H. Arendt en 1925 (19 ans)

Mais cette frontière va se déplacer avec le temps, et cela aide à comprendre les caractéristiques de notre époque :
- Ces hommes, dont l'humanité s'est révélée par leur "action" dans le monde vont découvrir qu'il ne suffit pas d'atteindre l'immortalité par cette action, mais qu'au delà de ce monde existe (peut-être) un monde plus qu'immortel, éternel, où se situe sans doute une part d'eux mêmes. Platon y cherche ses idées, Jésus y cherche l'âme. Mais ce n'est plus l'action, mais la "contemplation" qui entre-ouvre les portes de cet univers, d'autant plus supérieur qu'il est hors du monde. Ainsi se crée au début de notre ère ce mépris du monde propagé par les chrétiens qui dévalorise l'action politique et déprécie ce lieu de liberté et d'égalité citoyenne qu'était le monde réel. Machiavel, d'ailleurs, s'opposera à cette évolution.
- Le travail, qui relevait de la sphère privée, emplit progressivement le domaine public : l'homme privilégie alors son appartenance à une espèce qui a des buts communs, un intérêt général en particulier de production de richesses qu'il convient de valoriser ; l'espace public se socialise. La "main invisible" de l'économie est, par exemple, une conséquence de cette vision.

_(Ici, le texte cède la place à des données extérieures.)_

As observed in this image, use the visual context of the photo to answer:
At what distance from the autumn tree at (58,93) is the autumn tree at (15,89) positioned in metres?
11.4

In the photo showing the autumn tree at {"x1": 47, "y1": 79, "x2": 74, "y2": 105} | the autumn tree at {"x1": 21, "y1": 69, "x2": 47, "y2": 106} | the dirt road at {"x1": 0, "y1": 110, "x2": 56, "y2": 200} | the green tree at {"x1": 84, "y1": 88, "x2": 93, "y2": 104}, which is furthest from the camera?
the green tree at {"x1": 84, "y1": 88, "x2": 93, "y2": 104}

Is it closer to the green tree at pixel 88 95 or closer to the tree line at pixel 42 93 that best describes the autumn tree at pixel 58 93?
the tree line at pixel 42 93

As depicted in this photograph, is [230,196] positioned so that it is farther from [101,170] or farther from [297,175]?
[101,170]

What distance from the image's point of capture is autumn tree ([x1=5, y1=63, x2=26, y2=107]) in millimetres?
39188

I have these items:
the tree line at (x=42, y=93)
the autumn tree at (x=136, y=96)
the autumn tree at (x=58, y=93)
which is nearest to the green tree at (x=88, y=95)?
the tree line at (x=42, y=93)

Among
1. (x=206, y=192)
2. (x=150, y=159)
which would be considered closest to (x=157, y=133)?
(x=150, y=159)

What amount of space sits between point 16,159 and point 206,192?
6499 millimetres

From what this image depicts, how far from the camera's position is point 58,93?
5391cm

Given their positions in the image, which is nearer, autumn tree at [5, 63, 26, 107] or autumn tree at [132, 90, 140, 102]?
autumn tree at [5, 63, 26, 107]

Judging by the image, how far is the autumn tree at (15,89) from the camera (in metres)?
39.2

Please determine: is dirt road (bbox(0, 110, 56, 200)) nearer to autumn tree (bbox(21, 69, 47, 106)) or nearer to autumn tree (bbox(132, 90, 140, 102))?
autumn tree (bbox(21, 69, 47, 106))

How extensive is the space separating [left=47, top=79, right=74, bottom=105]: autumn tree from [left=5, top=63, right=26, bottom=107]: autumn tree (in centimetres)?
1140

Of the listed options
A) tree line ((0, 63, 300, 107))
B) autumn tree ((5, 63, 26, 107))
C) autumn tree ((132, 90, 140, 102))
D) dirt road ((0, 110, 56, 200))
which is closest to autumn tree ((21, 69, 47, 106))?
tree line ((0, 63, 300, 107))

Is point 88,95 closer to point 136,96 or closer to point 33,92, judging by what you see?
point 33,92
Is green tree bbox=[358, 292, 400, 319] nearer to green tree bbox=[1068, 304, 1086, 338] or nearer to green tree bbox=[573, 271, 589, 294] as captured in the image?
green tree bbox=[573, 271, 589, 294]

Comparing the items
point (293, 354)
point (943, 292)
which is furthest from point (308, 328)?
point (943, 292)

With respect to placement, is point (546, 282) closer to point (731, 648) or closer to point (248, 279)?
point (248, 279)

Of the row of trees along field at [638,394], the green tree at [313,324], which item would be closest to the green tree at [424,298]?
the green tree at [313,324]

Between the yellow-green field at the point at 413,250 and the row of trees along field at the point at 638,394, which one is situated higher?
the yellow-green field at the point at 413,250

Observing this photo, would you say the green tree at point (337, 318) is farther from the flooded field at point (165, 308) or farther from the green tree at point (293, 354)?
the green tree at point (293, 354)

Trois conséquences fondamentales suivront ce déplacement de frontière :

1 - L'homme perd une grande part de son espace de liberté politique tel que l'entendaient les grecs et devient soumis dans ses actes publics à l'intérêt général. La "politique" se réduit à une fonction de nécessité de promotion de cet intérêt général et d'organisation de la masse en conséquence. Le communisme en sera la tragique caricature.

2 - L'espace public socialisé ayant envahi ce qui relevait du privé (famille, procréation, travail, économie) l'homme n'est plus propriétaire que de son extrême intimité et sa subjectivité devient sa seule force d'opposition au poids du social, ce que Rousseau a bien perçu.

3 - Les valeurs deviennent celles du travail productif (qui produit plus qu'il ne consomme) mesuré à l'aune de son utilité sociale:

- glorification de la valeur marchande de tous les actes humains (où est partie la gloire ?)
- récupération dans le cycle productif socialisé de toutes les activités, y compris" l'œuvre" qui devient marchande, consommable (par exemple les activités artistiques).
- exacerbation du "rêve du prolétaire", celui de l'abondance, puisque les nouvelles valeurs sont celles qui dominent sous l'emprise de la nécessité du cycle productif. Fin du rêve grec de la présence au monde, de l'action publique de l'homme libre.

Un livre lumineux sur les tendances profondes et souvent peu perceptibles de notre monde, objet à la fois des "actions" des hommes mais aussi déterminé, plus qu'il n'y paraît, par le poids de l'histoire et des références culturelles.